▸ Aim:
Recast the listing lines starting at the line that contains "Judging by this" and ending at the line that contains "point (768, 212) →", both included, as a JSON list of strings with one string per line and blank lines left out.

>> Begin

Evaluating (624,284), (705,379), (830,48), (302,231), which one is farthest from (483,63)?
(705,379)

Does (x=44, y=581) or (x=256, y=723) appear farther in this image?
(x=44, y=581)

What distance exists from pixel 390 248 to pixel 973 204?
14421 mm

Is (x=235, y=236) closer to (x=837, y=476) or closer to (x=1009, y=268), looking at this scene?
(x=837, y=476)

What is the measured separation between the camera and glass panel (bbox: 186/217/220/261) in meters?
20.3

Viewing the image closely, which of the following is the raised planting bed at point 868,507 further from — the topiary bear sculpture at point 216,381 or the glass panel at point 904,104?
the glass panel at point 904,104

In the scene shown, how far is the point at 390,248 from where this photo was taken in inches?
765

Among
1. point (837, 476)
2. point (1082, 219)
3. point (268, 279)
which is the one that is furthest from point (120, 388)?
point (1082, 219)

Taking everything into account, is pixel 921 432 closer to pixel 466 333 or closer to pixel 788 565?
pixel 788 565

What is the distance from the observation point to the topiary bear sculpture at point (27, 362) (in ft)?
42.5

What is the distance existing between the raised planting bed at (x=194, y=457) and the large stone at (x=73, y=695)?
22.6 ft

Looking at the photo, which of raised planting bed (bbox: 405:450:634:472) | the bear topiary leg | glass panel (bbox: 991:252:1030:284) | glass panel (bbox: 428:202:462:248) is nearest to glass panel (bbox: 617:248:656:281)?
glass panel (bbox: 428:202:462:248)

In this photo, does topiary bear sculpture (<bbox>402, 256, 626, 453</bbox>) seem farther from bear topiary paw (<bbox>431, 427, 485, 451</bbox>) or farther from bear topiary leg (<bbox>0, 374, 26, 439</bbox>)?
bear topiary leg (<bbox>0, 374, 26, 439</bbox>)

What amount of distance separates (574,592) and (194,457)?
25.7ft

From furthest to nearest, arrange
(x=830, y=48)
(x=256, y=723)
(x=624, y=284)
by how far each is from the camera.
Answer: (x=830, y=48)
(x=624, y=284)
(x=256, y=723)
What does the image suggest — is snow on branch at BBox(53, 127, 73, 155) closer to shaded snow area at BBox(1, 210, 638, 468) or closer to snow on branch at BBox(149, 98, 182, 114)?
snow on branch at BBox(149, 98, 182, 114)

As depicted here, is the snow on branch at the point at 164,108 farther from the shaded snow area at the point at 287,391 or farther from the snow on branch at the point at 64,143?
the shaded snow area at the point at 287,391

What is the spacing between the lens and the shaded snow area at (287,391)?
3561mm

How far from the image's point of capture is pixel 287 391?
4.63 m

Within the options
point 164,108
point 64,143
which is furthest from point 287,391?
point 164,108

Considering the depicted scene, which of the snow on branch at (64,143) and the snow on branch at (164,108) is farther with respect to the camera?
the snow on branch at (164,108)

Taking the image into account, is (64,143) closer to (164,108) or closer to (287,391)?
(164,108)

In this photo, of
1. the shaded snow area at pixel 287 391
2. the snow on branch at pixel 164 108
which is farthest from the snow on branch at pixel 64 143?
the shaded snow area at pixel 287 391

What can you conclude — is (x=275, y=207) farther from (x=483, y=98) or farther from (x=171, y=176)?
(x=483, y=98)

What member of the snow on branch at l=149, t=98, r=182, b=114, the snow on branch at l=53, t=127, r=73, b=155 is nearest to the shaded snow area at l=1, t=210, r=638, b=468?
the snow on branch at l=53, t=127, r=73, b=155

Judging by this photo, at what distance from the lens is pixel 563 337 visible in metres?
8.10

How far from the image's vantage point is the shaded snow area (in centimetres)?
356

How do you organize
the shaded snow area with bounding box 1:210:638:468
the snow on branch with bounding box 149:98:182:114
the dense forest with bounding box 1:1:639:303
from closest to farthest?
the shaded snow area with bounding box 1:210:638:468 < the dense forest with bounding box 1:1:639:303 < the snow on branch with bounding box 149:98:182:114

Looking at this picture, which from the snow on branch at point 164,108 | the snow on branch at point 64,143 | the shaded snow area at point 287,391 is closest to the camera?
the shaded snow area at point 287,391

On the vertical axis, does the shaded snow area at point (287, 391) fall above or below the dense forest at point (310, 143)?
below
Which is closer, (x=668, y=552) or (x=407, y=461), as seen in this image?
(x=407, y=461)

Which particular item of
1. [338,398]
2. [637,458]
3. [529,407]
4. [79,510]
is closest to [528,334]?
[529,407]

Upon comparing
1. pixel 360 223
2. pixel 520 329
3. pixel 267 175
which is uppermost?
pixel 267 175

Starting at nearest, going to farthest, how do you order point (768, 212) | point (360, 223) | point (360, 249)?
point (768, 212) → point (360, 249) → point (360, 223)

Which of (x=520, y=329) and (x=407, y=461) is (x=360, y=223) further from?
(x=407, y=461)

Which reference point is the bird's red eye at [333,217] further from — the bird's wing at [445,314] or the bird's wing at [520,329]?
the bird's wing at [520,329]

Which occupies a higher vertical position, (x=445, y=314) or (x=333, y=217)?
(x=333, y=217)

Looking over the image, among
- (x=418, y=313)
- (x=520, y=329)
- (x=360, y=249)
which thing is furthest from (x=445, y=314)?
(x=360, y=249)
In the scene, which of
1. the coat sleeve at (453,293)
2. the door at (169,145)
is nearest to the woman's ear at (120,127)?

>> End

▸ Solved exercise:
[
  "Judging by this photo, at what distance from the lens is pixel 563 337 visible in metres?",
  "8.10",
  "How far from the image's vantage point is the shaded snow area (in centimetres)?",
  "356",
  "How do you organize",
  "the shaded snow area with bounding box 1:210:638:468",
  "the snow on branch with bounding box 149:98:182:114",
  "the dense forest with bounding box 1:1:639:303",
  "from closest to farthest?",
  "the shaded snow area with bounding box 1:210:638:468 < the dense forest with bounding box 1:1:639:303 < the snow on branch with bounding box 149:98:182:114",
  "Looking at this picture, which from the snow on branch at point 164,108 | the snow on branch at point 64,143 | the shaded snow area at point 287,391 is closest to the camera?",
  "the shaded snow area at point 287,391",
  "On the vertical axis, does the shaded snow area at point (287, 391) fall above or below the dense forest at point (310, 143)?",
  "below",
  "Which is closer, (x=668, y=552) or (x=407, y=461), as seen in this image?",
  "(x=407, y=461)",
  "Which particular item of",
  "1. [338,398]",
  "2. [637,458]",
  "3. [529,407]",
  "4. [79,510]",
  "is closest to [528,334]?",
  "[529,407]",
  "Upon comparing",
  "1. pixel 360 223",
  "2. pixel 520 329",
  "3. pixel 267 175",
  "which is uppermost?",
  "pixel 267 175",
  "Starting at nearest, going to farthest, how do you order point (768, 212) | point (360, 223) | point (360, 249)?",
  "point (768, 212) → point (360, 249) → point (360, 223)"
]